**Work request:** A verbatim copy of the full data, with no pictures, is the expected answer.
** Excerpted records follows **
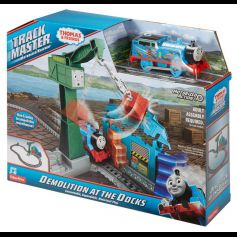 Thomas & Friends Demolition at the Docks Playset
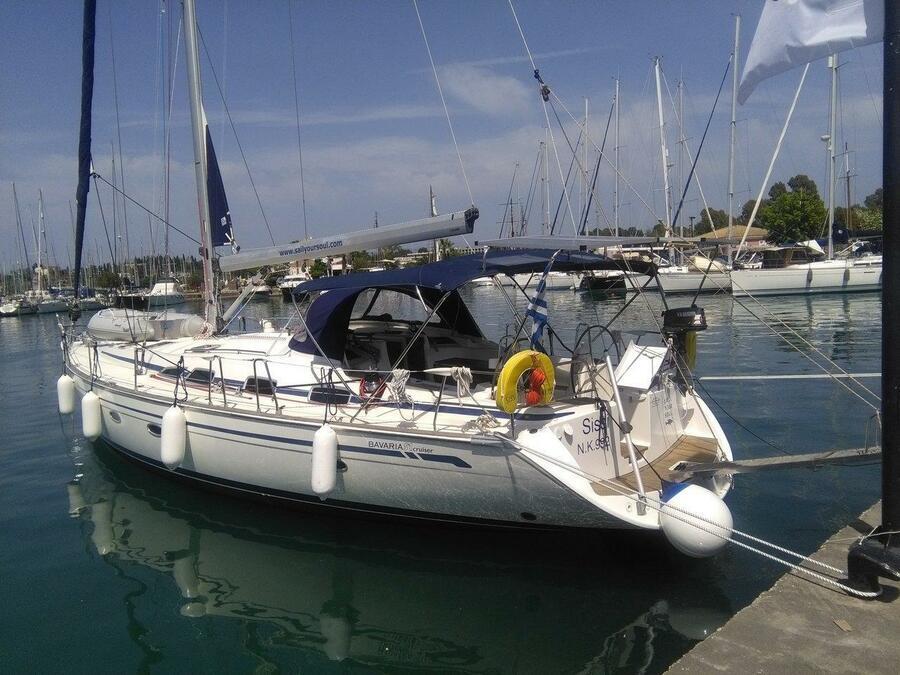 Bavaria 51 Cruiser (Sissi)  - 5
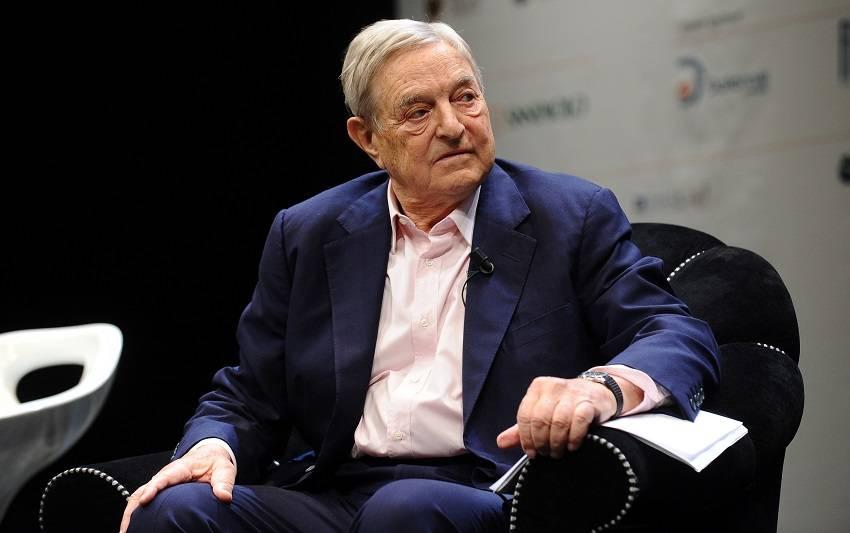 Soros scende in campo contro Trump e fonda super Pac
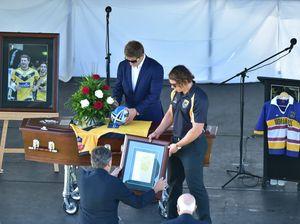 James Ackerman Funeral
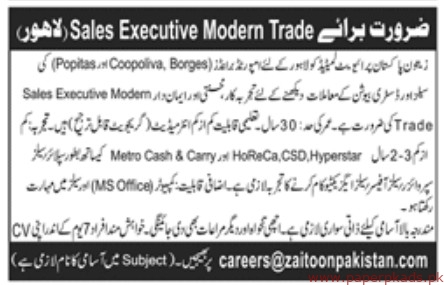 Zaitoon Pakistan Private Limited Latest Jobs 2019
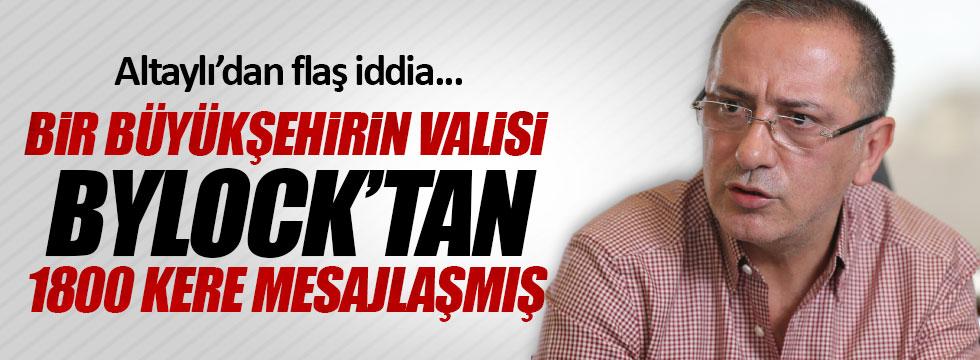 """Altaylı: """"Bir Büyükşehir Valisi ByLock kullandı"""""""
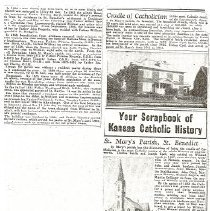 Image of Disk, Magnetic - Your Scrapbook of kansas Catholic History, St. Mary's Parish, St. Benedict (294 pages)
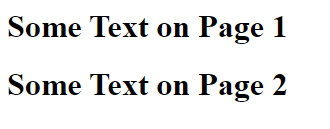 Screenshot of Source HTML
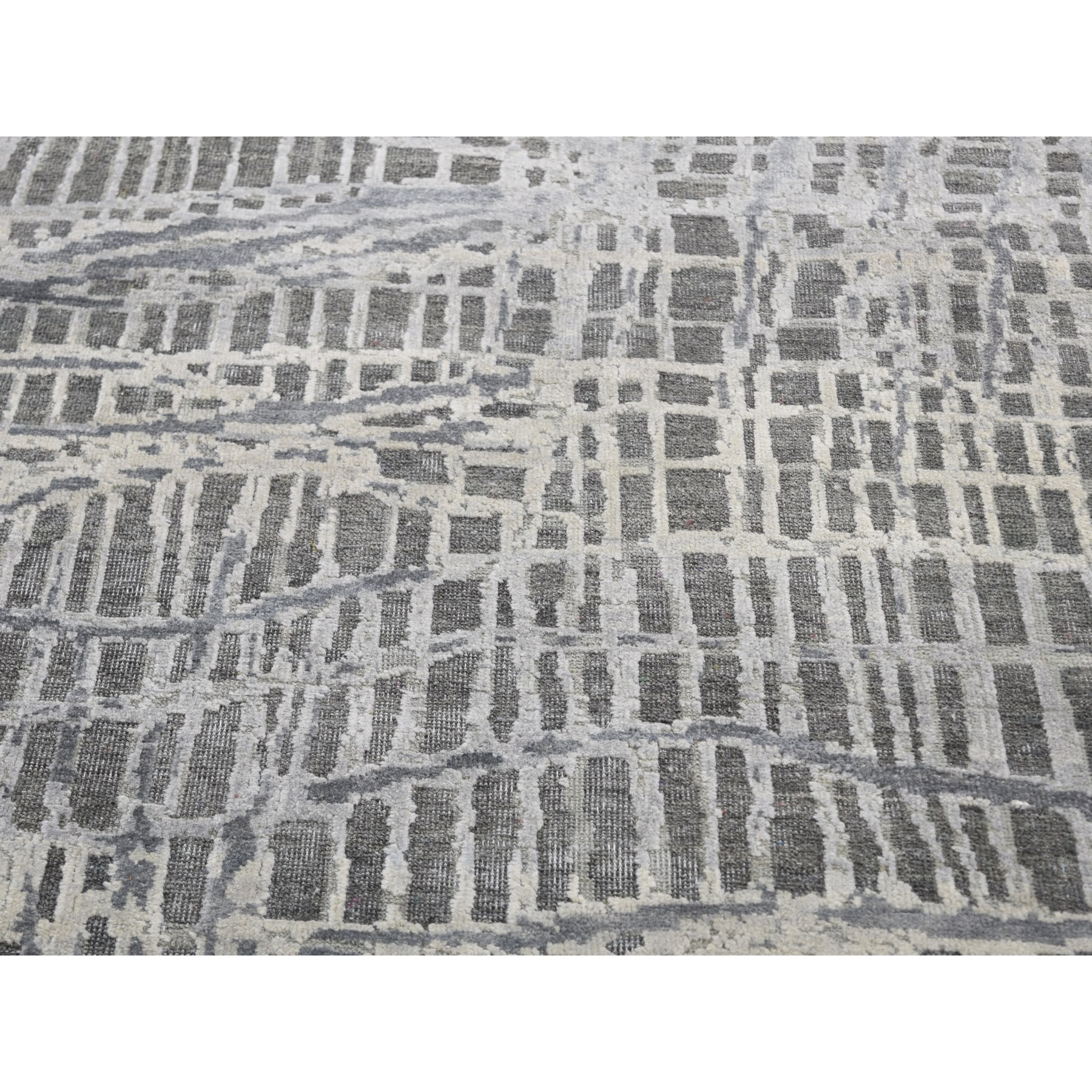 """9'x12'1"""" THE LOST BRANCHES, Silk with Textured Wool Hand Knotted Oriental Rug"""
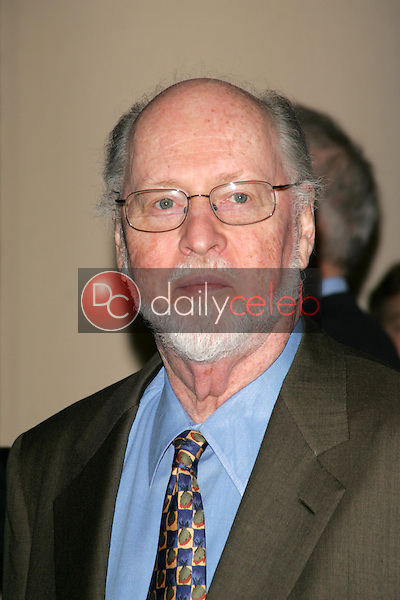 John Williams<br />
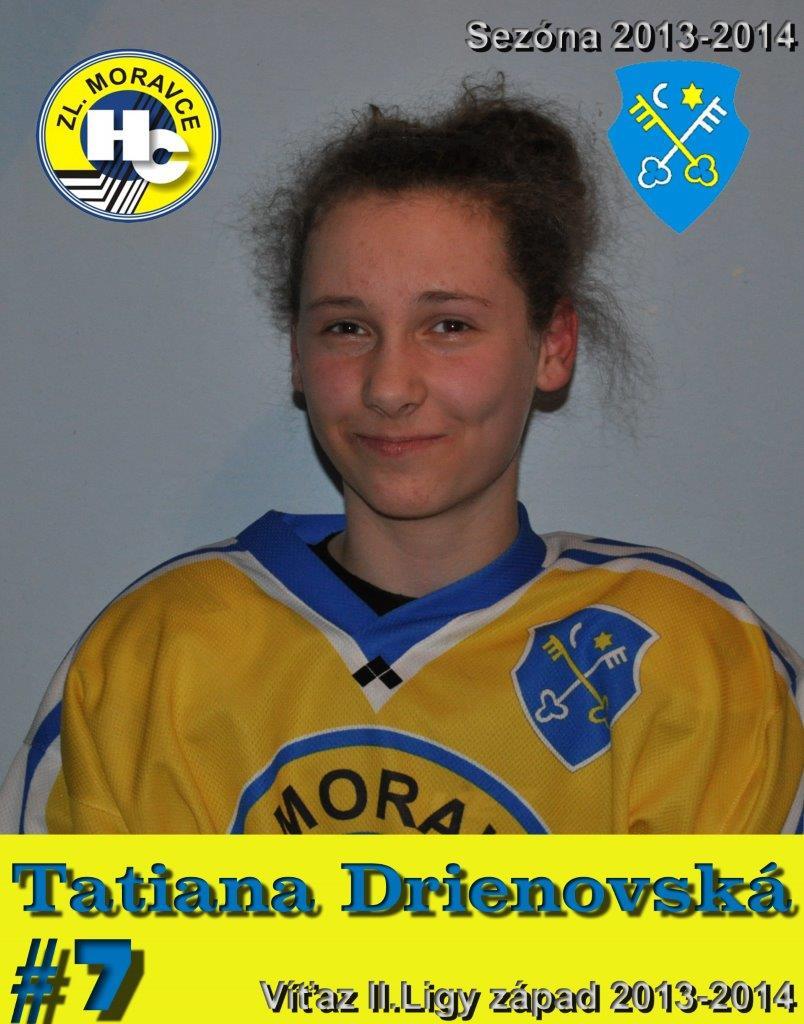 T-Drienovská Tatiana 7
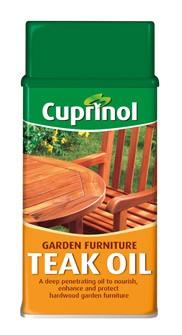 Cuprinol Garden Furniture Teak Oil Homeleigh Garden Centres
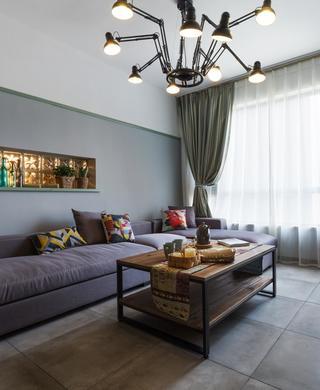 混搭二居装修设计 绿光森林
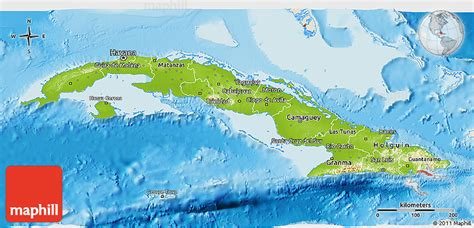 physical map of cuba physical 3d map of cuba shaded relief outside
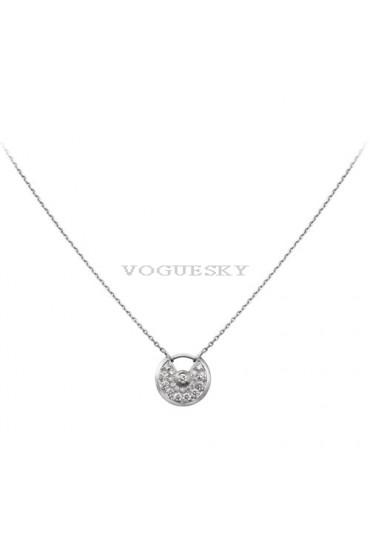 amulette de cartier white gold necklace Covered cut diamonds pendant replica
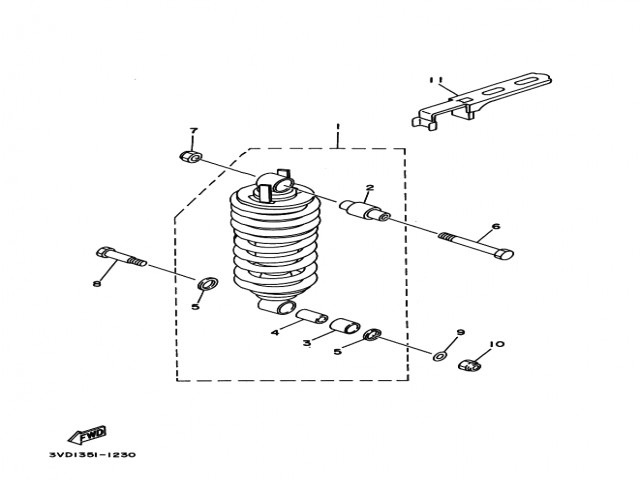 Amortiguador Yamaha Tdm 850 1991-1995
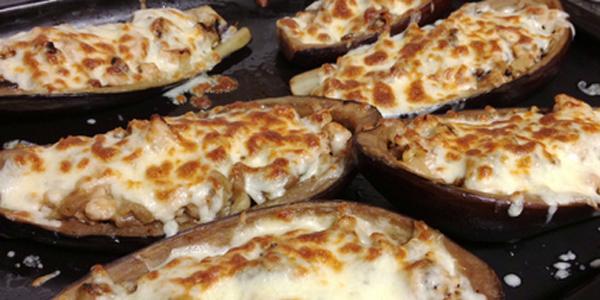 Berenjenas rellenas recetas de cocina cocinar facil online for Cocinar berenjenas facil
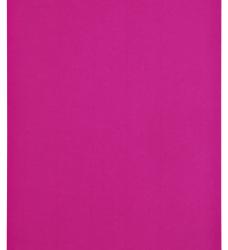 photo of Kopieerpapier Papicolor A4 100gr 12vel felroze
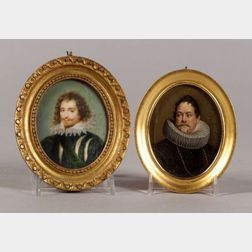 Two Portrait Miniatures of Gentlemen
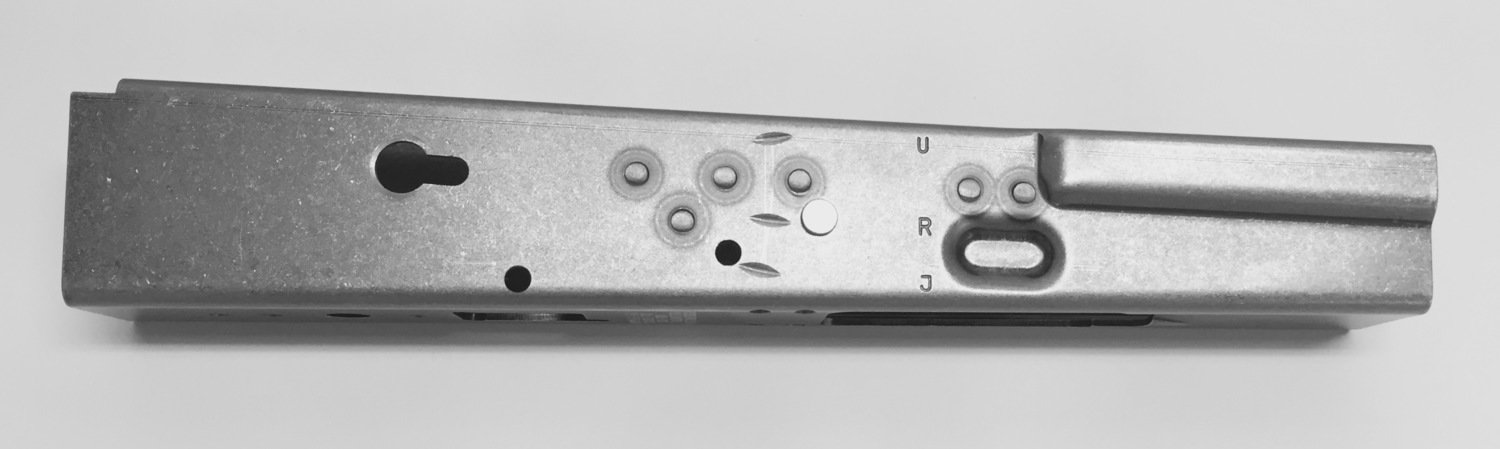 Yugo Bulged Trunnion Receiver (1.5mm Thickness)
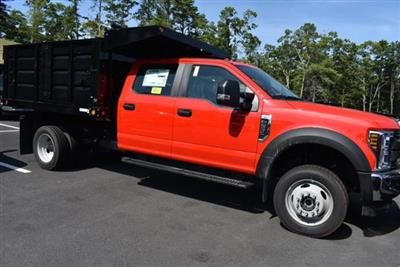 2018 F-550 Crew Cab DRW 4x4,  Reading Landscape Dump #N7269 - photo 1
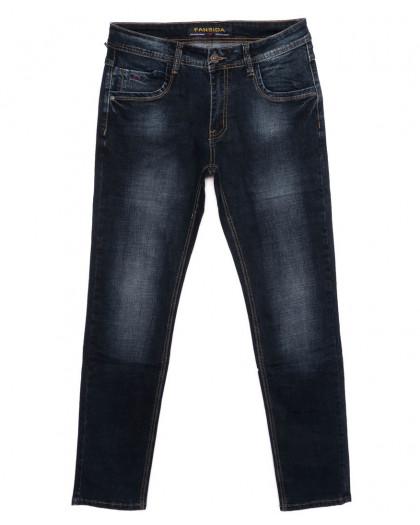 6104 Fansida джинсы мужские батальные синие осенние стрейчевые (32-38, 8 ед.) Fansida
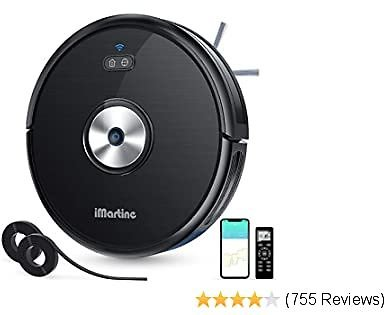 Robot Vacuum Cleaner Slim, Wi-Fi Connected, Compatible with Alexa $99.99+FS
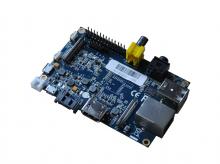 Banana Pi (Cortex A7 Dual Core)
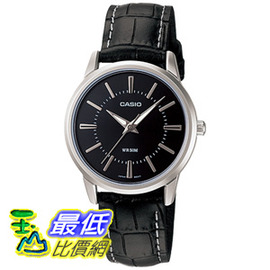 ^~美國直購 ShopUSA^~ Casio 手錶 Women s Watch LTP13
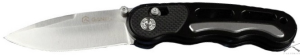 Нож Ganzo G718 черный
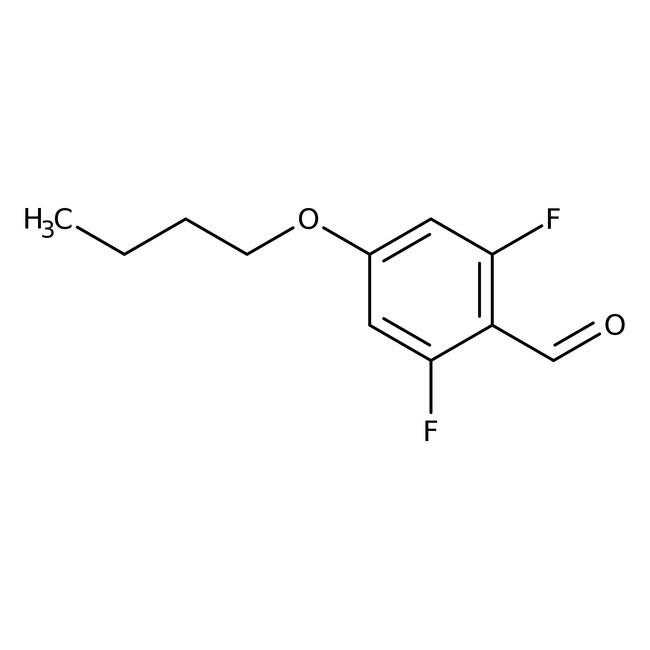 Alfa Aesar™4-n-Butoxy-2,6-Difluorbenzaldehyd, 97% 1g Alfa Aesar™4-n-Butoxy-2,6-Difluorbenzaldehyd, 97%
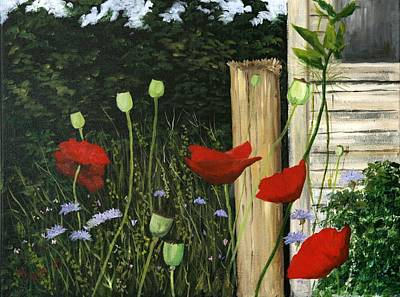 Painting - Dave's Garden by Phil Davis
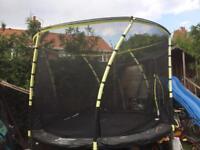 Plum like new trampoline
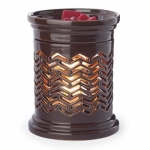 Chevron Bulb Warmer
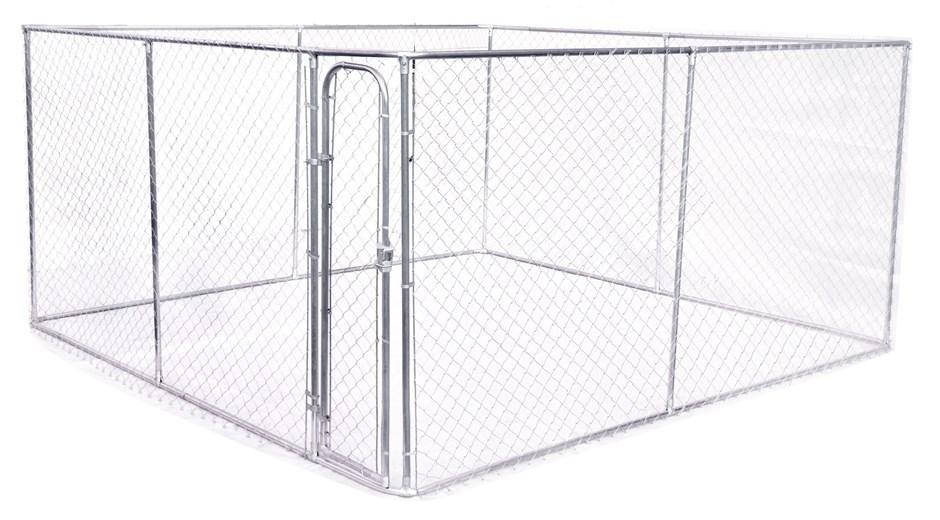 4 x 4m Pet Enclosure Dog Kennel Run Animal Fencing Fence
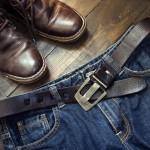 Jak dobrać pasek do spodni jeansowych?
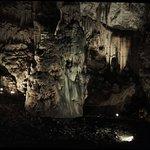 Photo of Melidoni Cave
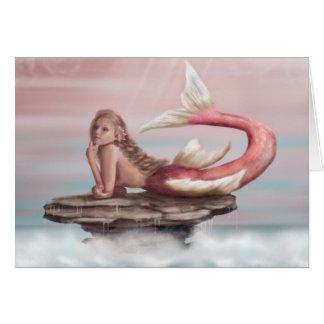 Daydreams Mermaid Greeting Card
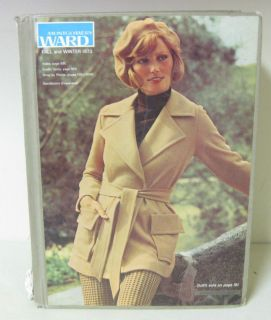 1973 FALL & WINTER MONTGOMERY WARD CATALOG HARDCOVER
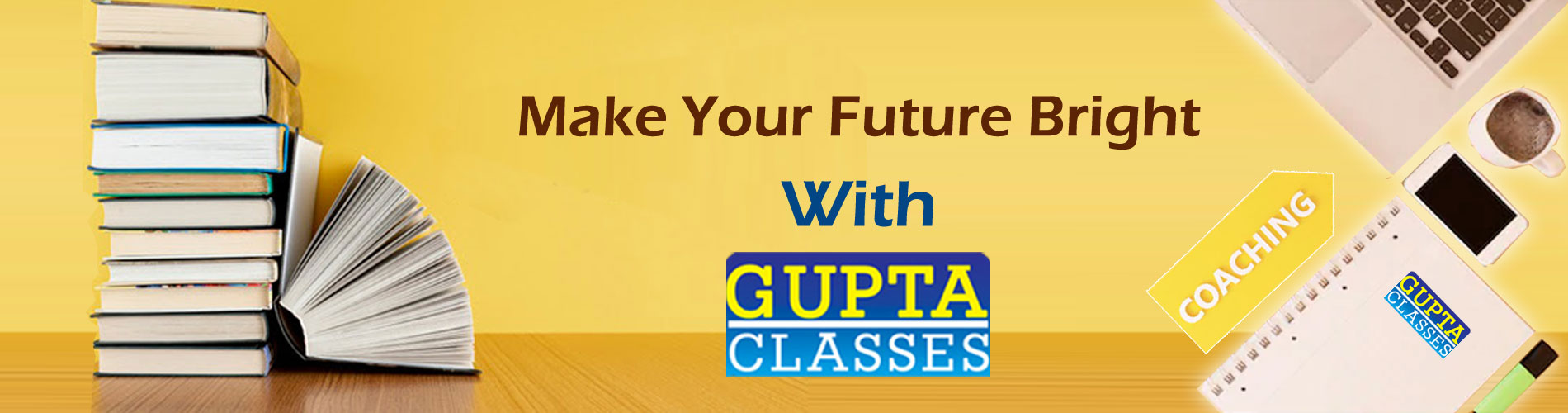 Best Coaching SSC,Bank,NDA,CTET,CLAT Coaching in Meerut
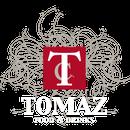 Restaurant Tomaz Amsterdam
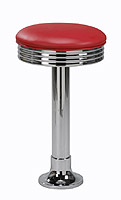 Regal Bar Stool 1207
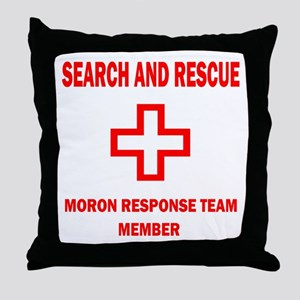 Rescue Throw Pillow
** End of Excerpted records **
**Written answer:**
 Thomas & Friends Demolition at the Docks Playset
 Bavaria 51 Cruiser (Sissi)  - 5
 Soros scende in campo contro Trump e fonda super Pac
 James Ackerman Funeral
 Zaitoon Pakistan Private Limited Latest Jobs 2019
 """Altaylı: """"Bir Büyükşehir Valisi ByLock kullandı"""""""
 Image of Disk, Magnetic - Your Scrapbook of kansas Catholic History, St. Mary's Parish, St. Benedict (294 pages)
 Screenshot of Source HTML
 """9'x12'1"""" THE LOST BRANCHES, Silk with Textured Wool Hand Knotted Oriental Rug"""
 John Williams<br />
 T-Drienovská Tatiana 7
 Cuprinol Garden Furniture Teak Oil Homeleigh Garden Centres
 混搭二居装修设计 绿光森林
 physical map of cuba physical 3d map of cuba shaded relief outside
 amulette de cartier white gold necklace Covered cut diamonds pendant replica
 Amortiguador Yamaha Tdm 850 1991-1995
 Berenjenas rellenas recetas de cocina cocinar facil online for Cocinar berenjenas facil
 photo of Kopieerpapier Papicolor A4 100gr 12vel felroze
 Two Portrait Miniatures of Gentlemen
 Yugo Bulged Trunnion Receiver (1.5mm Thickness)
 2018 F-550 Crew Cab DRW 4x4,  Reading Landscape Dump #N7269 - photo 1
 6104 Fansida джинсы мужские батальные синие осенние стрейчевые (32-38, 8 ед.) Fansida
 Robot Vacuum Cleaner Slim, Wi-Fi Connected, Compatible with Alexa $99.99+FS
 Banana Pi (Cortex A7 Dual Core)
 ^~美國直購 ShopUSA^~ Casio 手錶 Women s Watch LTP13
 Нож Ganzo G718 черный
 Alfa Aesar™4-n-Butoxy-2,6-Difluorbenzaldehyd, 97% 1g Alfa Aesar™4-n-Butoxy-2,6-Difluorbenzaldehyd, 97%
 Painting - Dave's Garden by Phil Davis
 Plum like new trampoline
 Chevron Bulb Warmer
 4 x 4m Pet Enclosure Dog Kennel Run Animal Fencing Fence
 Jak dobrać pasek do spodni jeansowych?
 Photo of Melidoni Cave
 Daydreams Mermaid Greeting Card
 1973 FALL & WINTER MONTGOMERY WARD CATALOG HARDCOVER
 Best Coaching SSC,Bank,NDA,CTET,CLAT Coaching in Meerut
 Restaurant Tomaz Amsterdam
 Regal Bar Stool 1207
 Rescue Throw Pillow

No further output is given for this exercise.